-- start --
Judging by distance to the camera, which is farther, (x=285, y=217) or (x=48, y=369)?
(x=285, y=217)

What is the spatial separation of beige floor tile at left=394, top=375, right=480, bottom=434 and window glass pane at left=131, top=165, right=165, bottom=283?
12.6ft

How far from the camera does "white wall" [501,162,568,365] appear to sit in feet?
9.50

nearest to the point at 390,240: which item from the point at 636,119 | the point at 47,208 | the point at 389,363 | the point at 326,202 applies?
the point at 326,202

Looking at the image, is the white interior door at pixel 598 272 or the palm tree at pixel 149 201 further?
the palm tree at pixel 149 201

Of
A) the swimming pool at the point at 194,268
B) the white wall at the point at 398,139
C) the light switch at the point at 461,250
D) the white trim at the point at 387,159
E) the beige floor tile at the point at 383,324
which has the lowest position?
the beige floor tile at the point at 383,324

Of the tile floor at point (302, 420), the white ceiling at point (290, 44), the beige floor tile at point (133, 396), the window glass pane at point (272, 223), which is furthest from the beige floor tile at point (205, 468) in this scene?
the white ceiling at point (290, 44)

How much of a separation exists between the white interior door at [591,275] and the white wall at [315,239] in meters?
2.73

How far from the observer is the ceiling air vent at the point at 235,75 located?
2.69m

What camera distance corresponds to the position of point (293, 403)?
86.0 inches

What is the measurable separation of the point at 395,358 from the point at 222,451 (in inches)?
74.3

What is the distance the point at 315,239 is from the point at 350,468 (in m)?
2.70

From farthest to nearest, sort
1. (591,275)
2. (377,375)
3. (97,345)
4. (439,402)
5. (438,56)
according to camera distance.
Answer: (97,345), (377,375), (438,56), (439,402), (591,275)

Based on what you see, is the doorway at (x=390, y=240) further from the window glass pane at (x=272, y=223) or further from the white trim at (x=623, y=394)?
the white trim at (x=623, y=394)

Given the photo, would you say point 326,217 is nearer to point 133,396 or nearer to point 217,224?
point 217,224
-- end --
#### Exercise details:
Please write out all of the lines above again, swapping "white wall" for "painted wall" wherever it occurs and leaving everything else unchanged.

#### In response:
Judging by distance to the camera, which is farther, (x=285, y=217) or (x=48, y=369)?
(x=285, y=217)

What is the spatial separation of beige floor tile at left=394, top=375, right=480, bottom=434 and window glass pane at left=131, top=165, right=165, bottom=283?
12.6ft

How far from the camera does "painted wall" [501,162,568,365] appear to sit in feet?
9.50

nearest to the point at 390,240: which item from the point at 636,119 | the point at 47,208 | the point at 389,363 | the point at 326,202 applies?
the point at 326,202

Looking at the image, is the white interior door at pixel 598 272 or the palm tree at pixel 149 201 further?
the palm tree at pixel 149 201

Of
A) the swimming pool at the point at 194,268
B) the painted wall at the point at 398,139
C) the light switch at the point at 461,250
D) the white trim at the point at 387,159
E) the beige floor tile at the point at 383,324
which has the lowest position?
the beige floor tile at the point at 383,324

Of the tile floor at point (302, 420), the white ceiling at point (290, 44), the beige floor tile at point (133, 396), the window glass pane at point (272, 223), which is furthest from the beige floor tile at point (205, 468) in this scene?
the white ceiling at point (290, 44)

How much of a separation exists between the white interior door at [591,275] and the painted wall at [315,239] in meters?
2.73

How far from the observer is the ceiling air vent at the point at 235,75 located?
2.69m

What camera distance corresponds to the position of point (293, 403)?
86.0 inches

What is the measurable separation of the point at 395,358 from the point at 222,451 (in inches)?
74.3

What is the distance the point at 315,239 is from the point at 350,468 (in m)?
2.70

From farthest to nearest, sort
1. (591,275)
2. (377,375)
3. (97,345)
4. (439,402)
5. (438,56)
according to camera distance.
Answer: (97,345), (377,375), (438,56), (439,402), (591,275)

Based on what you see, is the doorway at (x=390, y=240) further from the window glass pane at (x=272, y=223) or further from the white trim at (x=623, y=394)?
the white trim at (x=623, y=394)

Given the photo, would you say point 326,217 is nearer to point 133,396 or nearer to point 217,224?
point 217,224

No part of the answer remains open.